Rechtbank Gelderland oordeelt dat een vrouw uit Overijssel die zichzelf klimaatstaker noemt geen korting op haar belastingaanslag krijgt. Zij wilde die korting omdat zij er bezwaar tegen heeft dat de overheid meer dan 5 procent van het geïnde belastinggeld besteedt aan subsidiëring en bevoordeling van fossiele bedrijven. De rechtbank oordeelt dat de belastingaanslag juist is en niet in strijd is met algemene rechtsbeginselen.
De vrouw deed aangifte voor de inkomstenbelasting volgens de wet en betaalde de opgelegde aanslag. Zij maakte daar bezwaar tegen en stelde beroep in bij de rechtbank, omdat zij wilde dat de overheid zich houdt aan de afspraken die de overheid heeft gemaakt in het Klimaatakkoord van Parijs, om het leven van toekomstige generaties niet in gevaar te brengen. Het handelen van de overheid druiste volgens haar in tegen de beginselen van behoorlijk bestuur, de Grondwet en internationale verdragen.
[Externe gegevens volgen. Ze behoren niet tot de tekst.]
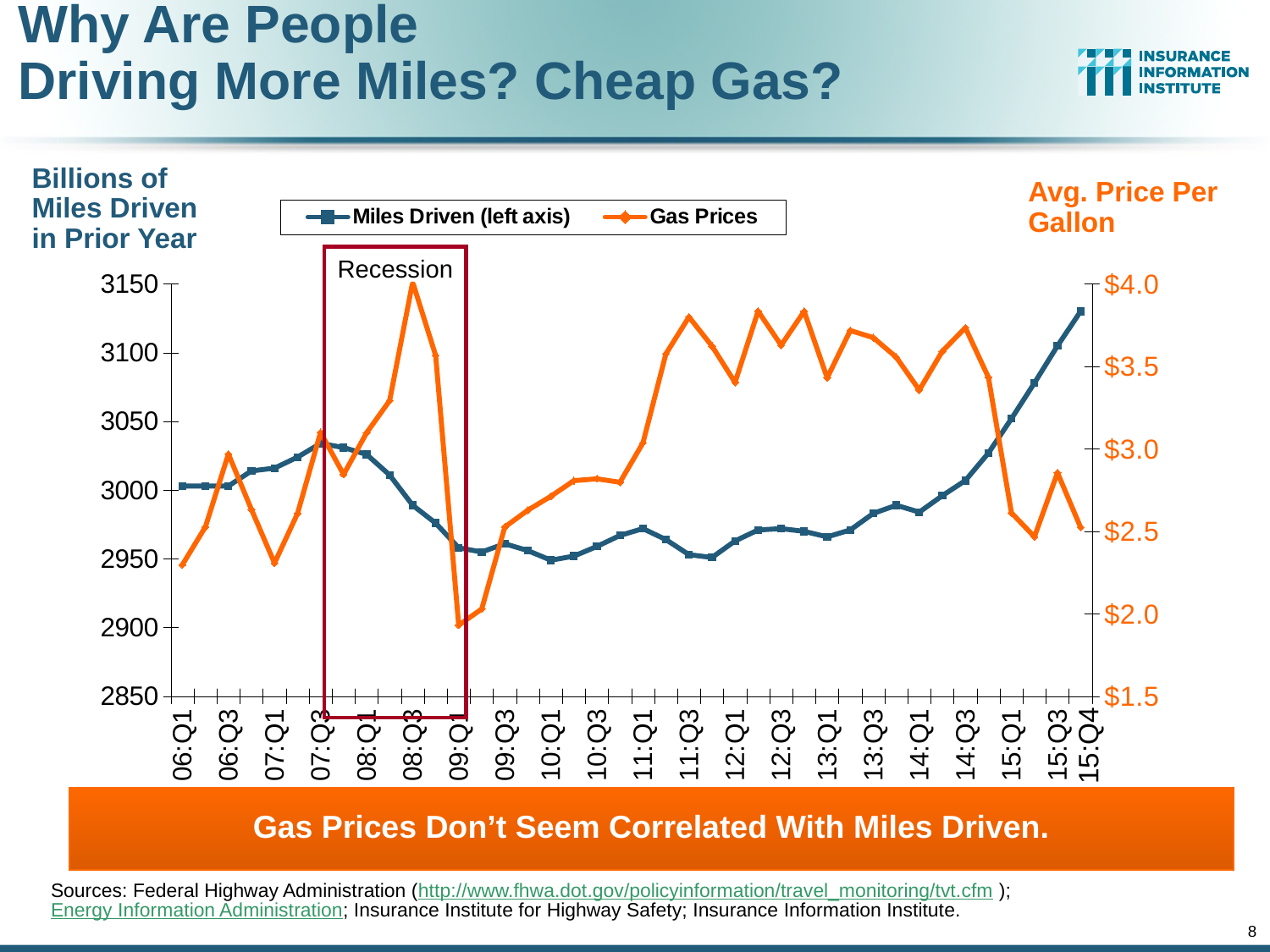
At which quarter does the Gas Prices series reach its highest value? 08:Q3 How many series does the chart's legend list? 2 What kind of chart is shown on the slide? Line chart Is the Gas Prices value for 11:Q3 greater or less than $3.5? greater What label is shown inside the red box on the chart? Recession At which quarter does the Miles Driven series reach its highest value? 15:Q4 Is the Gas Prices value for 06:Q1 greater or less than $2.5? less Is the Miles Driven value for 15:Q4 greater or less than 3100? greater Does the Miles Driven series rise or fall from 14:Q1 to 15:Q4? rise At which quarter does the Gas Prices series reach its lowest value? 09:Q1 What are the two series named in the legend? Miles Driven (left axis) and Gas Prices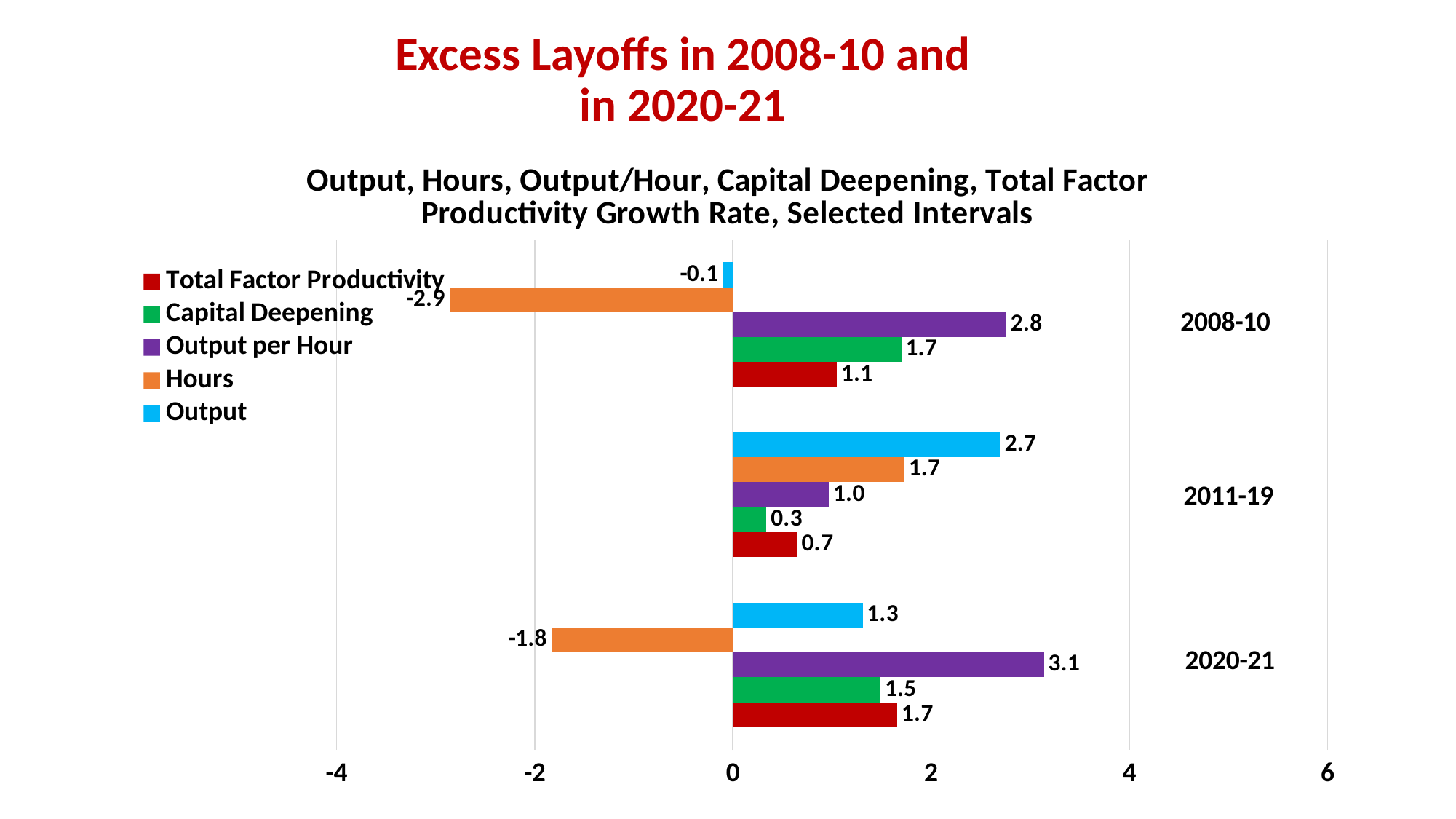
What is the value for Hours in 2008-10? -2.9 Which series has the lowest value in 2008-10? Hours What is the difference between Output per Hour in 2020-21 and Output per Hour in 2008-10? 0.3 What is the value for Output per Hour in 2020-21? 3.1 What colour represents Hours in the chart? Orange Which series has the highest value in 2020-21? Output per Hour What kind of chart is shown on the slide? Bar chart How many time intervals are shown on the chart? 3 How many series does the legend list? 5 Which is larger: Total Factor Productivity in 2020-21 or Total Factor Productivity in 2011-19? Total Factor Productivity in 2020-21 What is the value for Output in 2011-19? 2.7 What is the value for Capital Deepening in 2011-19? 0.3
Algemene beginselen van behoorlijk bestuur niet geschonden
Volgens de rechtbank is er geen rechtstreeks verband tussen de aanslag die de vrouw heeft ontvangen en de zogeheten fossiele subsidies. In feite komen de bezwaren erop neer dat belanghebbende een andere besteding van de belastinggelden wenst, maar daar kan de belastingrechter niet over beslissen. De wetgever houdt bewust de regels over de vaststelling van de belastingaanslag en de besteding van het geld uit elkaar. De belastingrechter ziet hierin geen schending van de algemene beginselen van behoorlijk bestuur. Voor zover de vrouw meent dat een daadwerkelijke mogelijkheid ontbreekt om op te komen tegen de beslissing over de besteding van het belastinggeld, moet zij naar de civiele rechter.